Free basketball program grants girls chance to improve skills in the court, learn life lessons
A free program in the Bronx gives an opportunity to teenage girls to focus on their basketball skills while learning valuable life lessons.
When seventh grader Chanelle Gadsten was asked to join an all-girls basketball team, she jumped on the opportunity.
"Because boys, they like to talk trash when you play with them," Gadsten says.
Coach Antoine Noble gave the offer to Gadsten.
"I grew up with parks always being filled, kids waiting to play next," Noble says.
Born in Harlem and bred in the Bronx, Noble has made it his mission to pass down life lessons through sports.
"I feel like sports is so much more than just dribbling a ball or scoring a goal. You learn leadership, you learn how to adapt to different types of individuals," Noble points out.
In 2020, he started We Got Next, an after school and weekend program in the Bronx where kids could play competitive sports for free.
The girls began to ask when a program would be available for them.
"And they would say, 'Hey, when are we going to have stuff for us?'" Noble recalls
It was a plea he just could not ignore.
"I'm a girl dad as well so it just touched my heart, and girls need this space," he adds
Soon after, She Got Next was born to offer young girls free high-quality basketball training and a safe place to better their game without having to deal with boys.

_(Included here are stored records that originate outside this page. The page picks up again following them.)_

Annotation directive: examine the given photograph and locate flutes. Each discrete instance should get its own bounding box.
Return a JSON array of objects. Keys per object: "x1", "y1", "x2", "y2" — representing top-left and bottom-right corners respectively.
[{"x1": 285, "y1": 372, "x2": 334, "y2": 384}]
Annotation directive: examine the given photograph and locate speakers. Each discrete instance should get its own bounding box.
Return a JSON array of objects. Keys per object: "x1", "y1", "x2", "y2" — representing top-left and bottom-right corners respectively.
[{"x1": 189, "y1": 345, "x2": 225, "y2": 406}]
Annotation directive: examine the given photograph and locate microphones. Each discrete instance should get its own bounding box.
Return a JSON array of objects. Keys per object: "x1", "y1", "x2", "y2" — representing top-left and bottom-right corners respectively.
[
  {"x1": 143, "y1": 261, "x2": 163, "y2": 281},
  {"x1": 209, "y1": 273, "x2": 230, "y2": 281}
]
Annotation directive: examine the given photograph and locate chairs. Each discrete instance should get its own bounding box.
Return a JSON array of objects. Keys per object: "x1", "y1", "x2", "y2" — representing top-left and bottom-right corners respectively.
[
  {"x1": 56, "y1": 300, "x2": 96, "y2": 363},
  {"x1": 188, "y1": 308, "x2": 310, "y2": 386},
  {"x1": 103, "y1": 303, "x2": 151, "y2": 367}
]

"Like on my team, they pass me the ball because they trust us. The boys in my school, they don't pass me the ball at all," Gadsten says.
"It's super important for girls to have spaces, especially for basketball because there's not that many places," says coach Dilaxy Solis.
Mentoring is also a major part of the program. The girls get to learn from inspiring women like Bronx native and former college basketball player Solis.
"I just see myself when I was a kid looking for places to play basketball, so I love to be a part of it. I wish I had this when I was a kid," she says.
Noble says the program has positively impacted the girls.
"I've seen such a building of their confidence because most of them were all beginners and months later, they're running in the gym ready for practice. They know exactly what they need to do," he says.
The group even finished in third place at the Junior Knicks Tournament earlier this month.
"Seeing the growth is what makes this worth it to me," Noble says.
The program is open to all kids ages 6 to 18 and the girls' team currently practices at Accion Academy on Monday nights.
"My favorite part is my teammates. We're all really good friends and we inspire each other to do more things," Gadsten says.
Since it started a few years ago, the program has been growing and now they hope to expand to other parts of the borough so more girls can play for free. For that, they mostly rely on donations.